MUJI and Uniqlo source some of their cotton from Xinjiang, where reports of mass incarceration has been reported. Source: Ecotextile
Secondly is the charge of complicity within such narratives—the idea that we should all shut up because we live in HDB flats built by migrant workers. 

If this is the logic, then no one has any right to criticise anything in this era of globalisation, because we are all complicit in some evil as consumers. 

God forbid that we should say bad things about Xi Jinping or the mass incarceration of Uyghurs while using Foxconn-made MacBooks and wearing Uniqlo shirts made from 100% Xinjiang cotton. How dare we raise our eyebrow at China’s policies whilst buying Made-in-China face masks to protect ourselves and our frontline workers.

The answer is obviously that people are complicit to different degrees. Yes, we are all responsible, but we are not all equally responsible. The average HDB-dweller does not profit as greatly from the cheap migrant labour as say, the average construction industry subcontractor. Likewise, they are not as complicit as Keppel’s shareholders or the policymakers who authored this economic model. In fact, I would wager that cheap foreign labour actually hurts a small number of Singaporeans, whose wages are depressed by the abundant supply.

Equating the average tax-paying 3-room HDB dweller to your average MOM policymaker silences the former whilst absolving the latter of its larger share of guilt. It also functions as a veiled threat which pits the powerless lower-middle-income Singaporean against the even more powerless migrant worker, whilst deflecting blame away from those with more agency.

Source: HBO
Ultimately, what’s disappointing about the PR campaign is its predictability. When inequality emerged as a contentious issue in 2018, the government’s response was to point the finger at Singaporean attitudes, whilst wilfully ignoring any mention of policy.

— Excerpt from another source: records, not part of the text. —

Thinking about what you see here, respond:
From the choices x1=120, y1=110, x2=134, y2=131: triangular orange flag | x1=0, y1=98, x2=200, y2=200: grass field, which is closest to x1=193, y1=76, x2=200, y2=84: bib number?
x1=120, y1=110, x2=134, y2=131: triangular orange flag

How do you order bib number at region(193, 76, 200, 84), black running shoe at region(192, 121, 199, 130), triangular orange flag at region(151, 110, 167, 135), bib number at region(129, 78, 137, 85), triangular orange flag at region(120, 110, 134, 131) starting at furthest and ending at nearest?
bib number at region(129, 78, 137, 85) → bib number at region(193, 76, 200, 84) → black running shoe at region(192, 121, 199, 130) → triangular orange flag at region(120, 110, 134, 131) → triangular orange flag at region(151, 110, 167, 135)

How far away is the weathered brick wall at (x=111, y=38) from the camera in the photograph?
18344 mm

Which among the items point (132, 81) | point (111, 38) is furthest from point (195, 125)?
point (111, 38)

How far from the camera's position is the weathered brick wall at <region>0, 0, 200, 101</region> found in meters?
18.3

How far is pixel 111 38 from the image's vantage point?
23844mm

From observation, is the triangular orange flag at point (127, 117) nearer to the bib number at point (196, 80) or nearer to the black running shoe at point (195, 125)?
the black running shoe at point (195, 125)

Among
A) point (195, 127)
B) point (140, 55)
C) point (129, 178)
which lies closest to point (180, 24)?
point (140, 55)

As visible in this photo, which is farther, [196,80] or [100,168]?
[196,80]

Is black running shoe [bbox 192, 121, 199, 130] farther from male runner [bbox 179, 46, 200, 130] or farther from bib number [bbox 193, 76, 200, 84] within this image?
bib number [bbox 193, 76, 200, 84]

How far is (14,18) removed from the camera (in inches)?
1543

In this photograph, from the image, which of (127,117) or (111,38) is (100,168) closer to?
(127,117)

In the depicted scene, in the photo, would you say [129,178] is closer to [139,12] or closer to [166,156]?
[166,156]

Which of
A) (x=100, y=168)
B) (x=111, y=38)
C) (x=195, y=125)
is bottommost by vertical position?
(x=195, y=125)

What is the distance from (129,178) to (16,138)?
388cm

Now, with Covid-19, they are trying on a different version of the same PR strategy: complain about Singaporean attitudes towards migrant workers as if it were the sole instigator. 

Yes, nobody will deny that some Singaporeans hate migrant workers. Yes, many want to deport them just to lower the case count. However, let’s not pretend our labour policy is crafted with just xenophobia in mind. If you want to take credit for this economic model’s many successes, then you should also take responsibility for its occasional pitfalls. Don’t hide behind ‘society’ and ‘everyone’ when it’s convenient to do so. After all, unity and accountability are not mutually exclusive concepts.